Il film ruota per la maggior parte intorno al dualismo tra il movimento delle Black Panther, dove il giovane poliziotto viene fatto infiltrare per monitorare la loro attività sovversiva, e quello del Klu Klux Klan che viene invece investigato tramite uno stratagemma dallo stesso poliziotto di colore.

Se quest’ultimo è ben rappresentato, soprattutto nella figura del suo capo David Duke preoccupato più di tenere a freno gli istituti più beceri e violenti della sua base per ottenere potere politico, perfetta trasposizione cinematografica di molti fascisti in doppiopetto ai quali purtroppo siamo abituati, la rappresentazione da parte del regista di Atlanta del movimento delle Black Panther è indubbiamente fuorviante sull’effettivo ruolo storico in quanto nel film vengono rappresentati come una frangia dai toni leggermente più estremisti rispetto a quelli del movimento di Martin Luther King.

Le Pantere Nere nascevano invece in forte contrapposizione con la non violenza propugnata dal predicatore morto nel 1968, basandosi sulla necessità che gli afroamericani reagissero alla violenza della polizia anche con le armi e intendendo il riscatto dei neri americani attraverso un ottica di lotta di classe non solo come istanza di lotte per i diritti civili.

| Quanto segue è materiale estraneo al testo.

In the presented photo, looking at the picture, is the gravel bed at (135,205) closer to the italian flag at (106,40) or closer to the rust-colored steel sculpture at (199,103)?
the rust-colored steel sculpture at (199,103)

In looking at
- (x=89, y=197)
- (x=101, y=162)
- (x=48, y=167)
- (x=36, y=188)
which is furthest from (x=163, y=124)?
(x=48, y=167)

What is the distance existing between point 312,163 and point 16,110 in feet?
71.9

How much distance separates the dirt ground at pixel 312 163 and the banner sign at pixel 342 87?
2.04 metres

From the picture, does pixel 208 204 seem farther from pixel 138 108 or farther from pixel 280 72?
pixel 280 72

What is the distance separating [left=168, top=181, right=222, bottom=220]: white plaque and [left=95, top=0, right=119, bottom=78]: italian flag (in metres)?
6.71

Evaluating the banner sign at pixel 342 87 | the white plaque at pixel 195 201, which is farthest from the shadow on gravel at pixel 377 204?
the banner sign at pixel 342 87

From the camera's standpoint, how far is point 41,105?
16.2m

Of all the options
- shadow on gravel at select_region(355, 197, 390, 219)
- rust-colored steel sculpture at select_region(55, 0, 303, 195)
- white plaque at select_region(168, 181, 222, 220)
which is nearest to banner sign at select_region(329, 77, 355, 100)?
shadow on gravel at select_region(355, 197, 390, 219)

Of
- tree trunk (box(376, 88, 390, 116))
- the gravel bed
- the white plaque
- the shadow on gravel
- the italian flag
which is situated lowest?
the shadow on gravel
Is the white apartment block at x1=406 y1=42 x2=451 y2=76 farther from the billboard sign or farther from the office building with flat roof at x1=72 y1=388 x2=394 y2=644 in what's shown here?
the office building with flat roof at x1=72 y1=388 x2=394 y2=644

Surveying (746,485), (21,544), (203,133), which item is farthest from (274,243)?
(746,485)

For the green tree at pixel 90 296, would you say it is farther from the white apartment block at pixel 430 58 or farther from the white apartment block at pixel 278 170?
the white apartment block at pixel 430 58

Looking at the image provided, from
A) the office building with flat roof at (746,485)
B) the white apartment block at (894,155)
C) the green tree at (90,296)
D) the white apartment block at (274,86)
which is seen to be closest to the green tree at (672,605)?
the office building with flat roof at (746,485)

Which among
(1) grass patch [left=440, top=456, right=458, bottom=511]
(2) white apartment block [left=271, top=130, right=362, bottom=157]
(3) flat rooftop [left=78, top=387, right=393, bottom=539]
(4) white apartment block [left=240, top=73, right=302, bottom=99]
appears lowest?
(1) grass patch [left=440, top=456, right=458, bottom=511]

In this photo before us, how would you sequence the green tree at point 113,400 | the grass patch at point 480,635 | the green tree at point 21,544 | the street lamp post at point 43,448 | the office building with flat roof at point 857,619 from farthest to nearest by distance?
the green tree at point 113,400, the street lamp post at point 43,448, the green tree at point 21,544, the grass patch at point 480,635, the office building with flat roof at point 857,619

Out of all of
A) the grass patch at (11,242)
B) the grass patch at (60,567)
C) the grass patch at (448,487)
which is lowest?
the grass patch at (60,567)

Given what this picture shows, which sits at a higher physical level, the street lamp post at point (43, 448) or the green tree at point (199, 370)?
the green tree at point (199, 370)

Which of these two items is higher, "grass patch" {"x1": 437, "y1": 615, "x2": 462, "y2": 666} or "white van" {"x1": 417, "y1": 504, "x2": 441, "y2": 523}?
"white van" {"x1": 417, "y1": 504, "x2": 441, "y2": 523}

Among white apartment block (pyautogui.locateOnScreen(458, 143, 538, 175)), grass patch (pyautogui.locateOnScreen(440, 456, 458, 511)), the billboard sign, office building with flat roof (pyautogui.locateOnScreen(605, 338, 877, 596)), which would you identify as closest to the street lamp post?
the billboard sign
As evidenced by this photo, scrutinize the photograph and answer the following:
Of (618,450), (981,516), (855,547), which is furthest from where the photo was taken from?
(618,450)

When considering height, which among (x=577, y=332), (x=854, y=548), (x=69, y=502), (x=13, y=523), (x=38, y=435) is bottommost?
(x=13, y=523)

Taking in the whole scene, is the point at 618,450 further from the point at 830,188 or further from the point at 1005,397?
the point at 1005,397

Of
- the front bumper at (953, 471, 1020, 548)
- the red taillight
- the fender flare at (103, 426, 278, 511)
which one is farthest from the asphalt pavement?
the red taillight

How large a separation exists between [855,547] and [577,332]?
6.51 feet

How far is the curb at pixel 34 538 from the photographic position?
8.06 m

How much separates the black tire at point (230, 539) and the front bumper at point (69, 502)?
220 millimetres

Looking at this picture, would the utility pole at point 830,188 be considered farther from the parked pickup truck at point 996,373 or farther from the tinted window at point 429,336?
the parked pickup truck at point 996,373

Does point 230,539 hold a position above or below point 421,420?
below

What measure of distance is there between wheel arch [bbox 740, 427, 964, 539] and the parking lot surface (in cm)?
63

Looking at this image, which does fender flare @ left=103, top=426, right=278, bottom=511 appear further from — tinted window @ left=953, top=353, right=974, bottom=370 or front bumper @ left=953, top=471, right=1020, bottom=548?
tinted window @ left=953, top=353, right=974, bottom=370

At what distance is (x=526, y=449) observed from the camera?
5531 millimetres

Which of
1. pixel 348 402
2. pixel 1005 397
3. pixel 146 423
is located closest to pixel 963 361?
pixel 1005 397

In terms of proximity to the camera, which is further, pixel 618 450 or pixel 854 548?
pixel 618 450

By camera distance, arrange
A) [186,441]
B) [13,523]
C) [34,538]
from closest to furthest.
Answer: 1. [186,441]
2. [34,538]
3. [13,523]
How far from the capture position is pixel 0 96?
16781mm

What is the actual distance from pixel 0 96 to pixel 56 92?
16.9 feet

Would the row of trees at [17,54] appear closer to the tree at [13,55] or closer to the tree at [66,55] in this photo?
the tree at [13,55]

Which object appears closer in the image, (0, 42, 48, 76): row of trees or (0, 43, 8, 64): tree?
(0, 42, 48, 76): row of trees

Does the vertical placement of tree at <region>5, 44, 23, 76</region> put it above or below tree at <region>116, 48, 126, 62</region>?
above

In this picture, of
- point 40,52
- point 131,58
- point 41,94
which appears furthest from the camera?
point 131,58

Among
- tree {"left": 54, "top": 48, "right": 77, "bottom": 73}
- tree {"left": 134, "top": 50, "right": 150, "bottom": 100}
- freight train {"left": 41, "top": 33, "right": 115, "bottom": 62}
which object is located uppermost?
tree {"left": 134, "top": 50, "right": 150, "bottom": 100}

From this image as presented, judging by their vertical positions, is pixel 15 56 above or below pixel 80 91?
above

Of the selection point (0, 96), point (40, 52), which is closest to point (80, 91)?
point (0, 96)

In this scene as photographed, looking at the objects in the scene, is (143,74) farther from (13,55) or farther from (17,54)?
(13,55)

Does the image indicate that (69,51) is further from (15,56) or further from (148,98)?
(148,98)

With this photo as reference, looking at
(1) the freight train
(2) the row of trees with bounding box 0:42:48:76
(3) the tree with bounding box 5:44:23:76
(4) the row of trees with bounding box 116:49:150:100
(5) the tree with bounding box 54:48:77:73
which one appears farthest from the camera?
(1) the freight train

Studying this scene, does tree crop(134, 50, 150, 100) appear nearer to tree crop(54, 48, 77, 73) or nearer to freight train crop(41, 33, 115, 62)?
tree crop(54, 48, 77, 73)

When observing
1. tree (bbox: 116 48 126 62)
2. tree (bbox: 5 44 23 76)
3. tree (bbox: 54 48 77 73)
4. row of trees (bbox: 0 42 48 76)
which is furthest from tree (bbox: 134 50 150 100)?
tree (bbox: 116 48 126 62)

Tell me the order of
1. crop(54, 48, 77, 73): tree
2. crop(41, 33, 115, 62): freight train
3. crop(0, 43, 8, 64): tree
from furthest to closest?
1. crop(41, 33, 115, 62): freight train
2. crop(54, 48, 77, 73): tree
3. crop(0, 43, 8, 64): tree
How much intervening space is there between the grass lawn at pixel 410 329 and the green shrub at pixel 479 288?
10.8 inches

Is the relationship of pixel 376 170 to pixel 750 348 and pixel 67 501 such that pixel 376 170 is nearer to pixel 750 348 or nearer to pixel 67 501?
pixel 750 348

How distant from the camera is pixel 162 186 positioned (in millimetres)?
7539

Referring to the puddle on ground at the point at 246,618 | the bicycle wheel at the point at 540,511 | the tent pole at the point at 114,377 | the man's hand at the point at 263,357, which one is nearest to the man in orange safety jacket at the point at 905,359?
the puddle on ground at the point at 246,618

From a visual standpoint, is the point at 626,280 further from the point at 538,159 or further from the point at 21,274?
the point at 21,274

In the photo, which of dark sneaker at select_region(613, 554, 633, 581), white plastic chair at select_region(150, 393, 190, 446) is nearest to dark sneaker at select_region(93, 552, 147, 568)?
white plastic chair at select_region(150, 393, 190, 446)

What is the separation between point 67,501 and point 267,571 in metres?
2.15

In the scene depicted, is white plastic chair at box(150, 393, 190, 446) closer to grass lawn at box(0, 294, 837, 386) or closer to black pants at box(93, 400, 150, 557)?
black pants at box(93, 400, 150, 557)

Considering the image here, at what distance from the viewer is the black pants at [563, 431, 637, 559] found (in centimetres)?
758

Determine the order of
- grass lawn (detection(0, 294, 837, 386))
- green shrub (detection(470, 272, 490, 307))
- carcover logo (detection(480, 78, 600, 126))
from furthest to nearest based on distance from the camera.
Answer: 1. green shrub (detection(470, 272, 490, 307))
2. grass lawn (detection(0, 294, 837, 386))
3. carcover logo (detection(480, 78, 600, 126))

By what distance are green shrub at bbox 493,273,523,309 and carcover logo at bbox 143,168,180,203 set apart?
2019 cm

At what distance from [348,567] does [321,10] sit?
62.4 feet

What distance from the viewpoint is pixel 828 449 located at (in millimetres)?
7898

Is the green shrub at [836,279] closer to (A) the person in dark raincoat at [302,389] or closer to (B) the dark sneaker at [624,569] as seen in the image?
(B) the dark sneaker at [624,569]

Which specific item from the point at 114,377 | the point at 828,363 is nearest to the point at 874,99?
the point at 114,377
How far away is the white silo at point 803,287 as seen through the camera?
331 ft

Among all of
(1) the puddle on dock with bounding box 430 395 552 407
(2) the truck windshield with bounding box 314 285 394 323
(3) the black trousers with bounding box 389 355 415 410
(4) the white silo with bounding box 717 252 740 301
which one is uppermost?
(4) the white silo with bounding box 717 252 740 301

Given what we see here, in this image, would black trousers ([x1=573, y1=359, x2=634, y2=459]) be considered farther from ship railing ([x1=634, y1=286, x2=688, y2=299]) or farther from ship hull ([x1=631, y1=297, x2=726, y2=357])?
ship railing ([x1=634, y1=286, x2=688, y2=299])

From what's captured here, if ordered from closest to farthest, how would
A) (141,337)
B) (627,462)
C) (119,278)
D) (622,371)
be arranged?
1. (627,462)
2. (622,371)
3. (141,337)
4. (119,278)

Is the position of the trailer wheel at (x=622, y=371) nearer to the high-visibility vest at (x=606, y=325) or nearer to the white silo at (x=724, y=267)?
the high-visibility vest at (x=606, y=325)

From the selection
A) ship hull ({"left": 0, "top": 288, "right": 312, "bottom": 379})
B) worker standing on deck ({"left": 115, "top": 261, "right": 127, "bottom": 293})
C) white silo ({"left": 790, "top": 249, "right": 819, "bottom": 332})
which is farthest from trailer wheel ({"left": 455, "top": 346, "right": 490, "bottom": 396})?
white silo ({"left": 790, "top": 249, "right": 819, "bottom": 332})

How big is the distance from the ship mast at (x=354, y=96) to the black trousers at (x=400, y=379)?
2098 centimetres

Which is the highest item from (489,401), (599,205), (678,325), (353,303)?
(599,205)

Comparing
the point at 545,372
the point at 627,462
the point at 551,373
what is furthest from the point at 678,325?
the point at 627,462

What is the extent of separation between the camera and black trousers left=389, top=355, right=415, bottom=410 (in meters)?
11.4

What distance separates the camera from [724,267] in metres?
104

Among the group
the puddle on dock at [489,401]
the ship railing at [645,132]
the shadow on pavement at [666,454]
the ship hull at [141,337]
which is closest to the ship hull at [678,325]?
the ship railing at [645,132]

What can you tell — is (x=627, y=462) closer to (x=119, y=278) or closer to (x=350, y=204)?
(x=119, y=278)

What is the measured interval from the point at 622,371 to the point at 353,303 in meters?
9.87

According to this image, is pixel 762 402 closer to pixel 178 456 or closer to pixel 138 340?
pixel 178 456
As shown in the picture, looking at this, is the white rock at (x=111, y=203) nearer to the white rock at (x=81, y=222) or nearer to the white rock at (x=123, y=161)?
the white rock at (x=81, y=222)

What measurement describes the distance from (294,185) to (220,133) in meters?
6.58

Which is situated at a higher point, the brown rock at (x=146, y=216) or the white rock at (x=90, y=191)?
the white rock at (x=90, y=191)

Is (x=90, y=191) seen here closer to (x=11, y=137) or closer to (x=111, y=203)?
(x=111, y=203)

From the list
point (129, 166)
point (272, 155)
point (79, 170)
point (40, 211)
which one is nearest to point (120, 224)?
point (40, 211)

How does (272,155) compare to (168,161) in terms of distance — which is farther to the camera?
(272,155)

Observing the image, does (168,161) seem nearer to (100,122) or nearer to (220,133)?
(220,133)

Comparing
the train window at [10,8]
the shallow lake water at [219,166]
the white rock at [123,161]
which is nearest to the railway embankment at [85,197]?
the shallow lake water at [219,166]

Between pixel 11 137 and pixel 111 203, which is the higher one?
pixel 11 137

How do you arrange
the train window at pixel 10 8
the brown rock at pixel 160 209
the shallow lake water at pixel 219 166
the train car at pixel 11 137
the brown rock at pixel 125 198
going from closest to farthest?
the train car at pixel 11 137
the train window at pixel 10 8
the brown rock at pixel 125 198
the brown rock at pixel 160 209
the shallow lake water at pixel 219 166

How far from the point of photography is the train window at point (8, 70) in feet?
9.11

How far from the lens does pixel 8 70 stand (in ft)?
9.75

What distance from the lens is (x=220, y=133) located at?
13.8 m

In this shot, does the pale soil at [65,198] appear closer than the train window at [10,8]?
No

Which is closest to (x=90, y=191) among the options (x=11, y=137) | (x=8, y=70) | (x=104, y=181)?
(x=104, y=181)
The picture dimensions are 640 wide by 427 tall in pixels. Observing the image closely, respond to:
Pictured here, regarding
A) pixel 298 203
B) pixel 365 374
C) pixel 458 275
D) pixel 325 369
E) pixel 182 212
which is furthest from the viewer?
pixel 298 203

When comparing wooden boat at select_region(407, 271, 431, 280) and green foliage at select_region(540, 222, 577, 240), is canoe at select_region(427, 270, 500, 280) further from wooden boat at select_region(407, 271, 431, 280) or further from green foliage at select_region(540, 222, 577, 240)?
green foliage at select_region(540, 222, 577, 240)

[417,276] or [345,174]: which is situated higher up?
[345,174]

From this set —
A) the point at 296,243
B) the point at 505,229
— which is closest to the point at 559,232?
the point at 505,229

Inoltre il finale del film, con le immagini degli scontri avvenuti lo scorso agosto a Charlottesville dove migliaia di antirazzisti si scontrarono con la polizia per impedire un raduno di suprematisti, uno dei quali si lanciò con la sua macchina contro i manifestanti provocando la morte di una ragazza, tradisce ancora una volta la volontà non violenta e prettamente anti Trump del regista, quando sarebbe stato molto meglio rispolverare la rivolta di Ferguson e le varie giornate di lotta degli ultimi anni da parte della comunità afroamericana.

Insomma un’occasione colta solo in parte da parte di Lee, nonostante l’ottimo impianto filmico e recitativo ed il già citato coraggio di investire sul racconto di una storia ambientata in un periodo di alta tensione per il paese americano.

Meno riuscita invece la messa in scena di quello che forse è stato il più importante ed avanzato movimento di rivendicazione da parte dei neri negli Stati Uniti, avendo il regista convergere sui binari della più banale dicotomia filmica “buoni, disarmati e non violenti”, e “cattivi, armati e violenti”, dimenticando che l’odio quando è spinto da un sano spirito di rivalsa sociale è pienamente giustificato.

Citando una frase da un vecchio film del regista: Se ti amo, ti amo. Se ti odio… Hai capito fratello?